# RECORD SET
▽
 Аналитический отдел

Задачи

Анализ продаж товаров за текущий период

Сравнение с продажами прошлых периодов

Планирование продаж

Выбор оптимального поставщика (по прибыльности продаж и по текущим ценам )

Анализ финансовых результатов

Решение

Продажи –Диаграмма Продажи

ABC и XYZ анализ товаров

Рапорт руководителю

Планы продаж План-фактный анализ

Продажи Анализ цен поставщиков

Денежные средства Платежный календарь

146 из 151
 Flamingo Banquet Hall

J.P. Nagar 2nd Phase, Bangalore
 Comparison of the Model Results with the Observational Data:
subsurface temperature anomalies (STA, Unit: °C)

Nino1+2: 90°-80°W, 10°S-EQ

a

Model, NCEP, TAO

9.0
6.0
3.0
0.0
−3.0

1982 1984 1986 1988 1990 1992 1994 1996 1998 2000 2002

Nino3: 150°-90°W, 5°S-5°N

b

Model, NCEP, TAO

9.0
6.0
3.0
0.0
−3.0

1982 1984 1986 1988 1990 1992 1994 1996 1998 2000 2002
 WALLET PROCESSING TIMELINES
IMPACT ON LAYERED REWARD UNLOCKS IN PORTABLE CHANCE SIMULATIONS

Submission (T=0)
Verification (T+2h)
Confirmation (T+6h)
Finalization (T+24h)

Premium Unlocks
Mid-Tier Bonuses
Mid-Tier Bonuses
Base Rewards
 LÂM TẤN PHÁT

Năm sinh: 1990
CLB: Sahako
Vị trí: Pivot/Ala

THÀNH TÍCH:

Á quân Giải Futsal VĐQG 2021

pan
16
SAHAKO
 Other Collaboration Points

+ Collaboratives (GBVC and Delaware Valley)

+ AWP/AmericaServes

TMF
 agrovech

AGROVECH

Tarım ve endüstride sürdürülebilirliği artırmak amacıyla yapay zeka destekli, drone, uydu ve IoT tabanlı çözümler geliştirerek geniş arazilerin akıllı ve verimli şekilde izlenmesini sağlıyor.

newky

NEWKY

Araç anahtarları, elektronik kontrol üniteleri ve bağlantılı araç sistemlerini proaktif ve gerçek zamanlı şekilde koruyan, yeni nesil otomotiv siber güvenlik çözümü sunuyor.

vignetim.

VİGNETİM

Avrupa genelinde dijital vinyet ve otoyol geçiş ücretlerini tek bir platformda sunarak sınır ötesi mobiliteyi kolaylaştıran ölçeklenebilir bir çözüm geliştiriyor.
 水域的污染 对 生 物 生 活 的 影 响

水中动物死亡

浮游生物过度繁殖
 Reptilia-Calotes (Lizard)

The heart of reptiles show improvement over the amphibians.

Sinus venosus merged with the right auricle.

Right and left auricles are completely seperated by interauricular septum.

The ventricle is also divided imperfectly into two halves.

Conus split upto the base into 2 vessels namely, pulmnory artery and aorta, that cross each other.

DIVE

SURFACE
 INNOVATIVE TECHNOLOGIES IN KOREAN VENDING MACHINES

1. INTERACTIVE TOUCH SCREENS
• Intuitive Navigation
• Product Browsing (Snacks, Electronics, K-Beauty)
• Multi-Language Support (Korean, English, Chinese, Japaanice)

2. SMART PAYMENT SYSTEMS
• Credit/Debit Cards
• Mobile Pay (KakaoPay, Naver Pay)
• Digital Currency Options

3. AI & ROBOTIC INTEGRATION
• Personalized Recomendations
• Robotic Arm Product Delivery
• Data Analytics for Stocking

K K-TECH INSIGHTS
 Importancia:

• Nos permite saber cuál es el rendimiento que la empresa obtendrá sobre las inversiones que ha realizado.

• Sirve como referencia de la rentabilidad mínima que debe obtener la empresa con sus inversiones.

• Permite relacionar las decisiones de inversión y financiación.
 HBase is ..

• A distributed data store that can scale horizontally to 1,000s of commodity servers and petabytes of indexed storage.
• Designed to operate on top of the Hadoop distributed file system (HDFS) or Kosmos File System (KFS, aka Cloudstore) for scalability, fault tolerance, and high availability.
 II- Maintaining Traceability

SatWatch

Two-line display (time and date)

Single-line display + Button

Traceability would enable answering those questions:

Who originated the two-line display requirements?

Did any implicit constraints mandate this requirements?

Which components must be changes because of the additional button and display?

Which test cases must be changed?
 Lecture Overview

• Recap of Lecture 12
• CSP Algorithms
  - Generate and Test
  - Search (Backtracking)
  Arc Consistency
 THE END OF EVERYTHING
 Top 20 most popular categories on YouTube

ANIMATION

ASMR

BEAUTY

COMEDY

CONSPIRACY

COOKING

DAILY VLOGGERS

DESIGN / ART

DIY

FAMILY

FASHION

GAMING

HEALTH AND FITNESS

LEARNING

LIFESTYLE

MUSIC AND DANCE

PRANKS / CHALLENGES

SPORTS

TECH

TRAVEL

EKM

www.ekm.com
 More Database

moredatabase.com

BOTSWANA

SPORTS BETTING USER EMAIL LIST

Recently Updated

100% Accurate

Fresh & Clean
△
# EXERCISE
Output all of the data exactly as given.

# RESULT FOR THIS TASK
 Аналитический отдел

Задачи

Анализ продаж товаров за текущий период

Сравнение с продажами прошлых периодов

Планирование продаж

Выбор оптимального поставщика (по прибыльности продаж и по текущим ценам )

Анализ финансовых результатов

Решение

Продажи –Диаграмма Продажи

ABC и XYZ анализ товаров

Рапорт руководителю

Планы продаж План-фактный анализ

Продажи Анализ цен поставщиков

Денежные средства Платежный календарь

146 из 151
 Flamingo Banquet Hall

J.P. Nagar 2nd Phase, Bangalore
 Comparison of the Model Results with the Observational Data:
subsurface temperature anomalies (STA, Unit: °C)

Nino1+2: 90°-80°W, 10°S-EQ

a

Model, NCEP, TAO

9.0
6.0
3.0
0.0
−3.0

1982 1984 1986 1988 1990 1992 1994 1996 1998 2000 2002

Nino3: 150°-90°W, 5°S-5°N

b

Model, NCEP, TAO

9.0
6.0
3.0
0.0
−3.0

1982 1984 1986 1988 1990 1992 1994 1996 1998 2000 2002
 WALLET PROCESSING TIMELINES
IMPACT ON LAYERED REWARD UNLOCKS IN PORTABLE CHANCE SIMULATIONS

Submission (T=0)
Verification (T+2h)
Confirmation (T+6h)
Finalization (T+24h)

Premium Unlocks
Mid-Tier Bonuses
Mid-Tier Bonuses
Base Rewards
 LÂM TẤN PHÁT

Năm sinh: 1990
CLB: Sahako
Vị trí: Pivot/Ala

THÀNH TÍCH:

Á quân Giải Futsal VĐQG 2021

pan
16
SAHAKO
 Other Collaboration Points

+ Collaboratives (GBVC and Delaware Valley)

+ AWP/AmericaServes

TMF
 agrovech

AGROVECH

Tarım ve endüstride sürdürülebilirliği artırmak amacıyla yapay zeka destekli, drone, uydu ve IoT tabanlı çözümler geliştirerek geniş arazilerin akıllı ve verimli şekilde izlenmesini sağlıyor.

newky

NEWKY

Araç anahtarları, elektronik kontrol üniteleri ve bağlantılı araç sistemlerini proaktif ve gerçek zamanlı şekilde koruyan, yeni nesil otomotiv siber güvenlik çözümü sunuyor.

vignetim.

VİGNETİM

Avrupa genelinde dijital vinyet ve otoyol geçiş ücretlerini tek bir platformda sunarak sınır ötesi mobiliteyi kolaylaştıran ölçeklenebilir bir çözüm geliştiriyor.
 水域的污染 对 生 物 生 活 的 影 响

水中动物死亡

浮游生物过度繁殖
 Reptilia-Calotes (Lizard)

The heart of reptiles show improvement over the amphibians.

Sinus venosus merged with the right auricle.

Right and left auricles are completely seperated by interauricular septum.

The ventricle is also divided imperfectly into two halves.

Conus split upto the base into 2 vessels namely, pulmnory artery and aorta, that cross each other.

DIVE

SURFACE
 INNOVATIVE TECHNOLOGIES IN KOREAN VENDING MACHINES

1. INTERACTIVE TOUCH SCREENS
• Intuitive Navigation
• Product Browsing (Snacks, Electronics, K-Beauty)
• Multi-Language Support (Korean, English, Chinese, Japaanice)

2. SMART PAYMENT SYSTEMS
• Credit/Debit Cards
• Mobile Pay (KakaoPay, Naver Pay)
• Digital Currency Options

3. AI & ROBOTIC INTEGRATION
• Personalized Recomendations
• Robotic Arm Product Delivery
• Data Analytics for Stocking

K K-TECH INSIGHTS
 Importancia:

• Nos permite saber cuál es el rendimiento que la empresa obtendrá sobre las inversiones que ha realizado.

• Sirve como referencia de la rentabilidad mínima que debe obtener la empresa con sus inversiones.

• Permite relacionar las decisiones de inversión y financiación.
 HBase is ..

• A distributed data store that can scale horizontally to 1,000s of commodity servers and petabytes of indexed storage.
• Designed to operate on top of the Hadoop distributed file system (HDFS) or Kosmos File System (KFS, aka Cloudstore) for scalability, fault tolerance, and high availability.
 II- Maintaining Traceability

SatWatch

Two-line display (time and date)

Single-line display + Button

Traceability would enable answering those questions:

Who originated the two-line display requirements?

Did any implicit constraints mandate this requirements?

Which components must be changes because of the additional button and display?

Which test cases must be changed?
 Lecture Overview

• Recap of Lecture 12
• CSP Algorithms
  - Generate and Test
  - Search (Backtracking)
  Arc Consistency
 THE END OF EVERYTHING
 Top 20 most popular categories on YouTube

ANIMATION

ASMR

BEAUTY

COMEDY

CONSPIRACY

COOKING

DAILY VLOGGERS

DESIGN / ART

DIY

FAMILY

FASHION

GAMING

HEALTH AND FITNESS

LEARNING

LIFESTYLE

MUSIC AND DANCE

PRANKS / CHALLENGES

SPORTS

TECH

TRAVEL

EKM

www.ekm.com
 More Database

moredatabase.com

BOTSWANA

SPORTS BETTING USER EMAIL LIST

Recently Updated

100% Accurate

Fresh & Clean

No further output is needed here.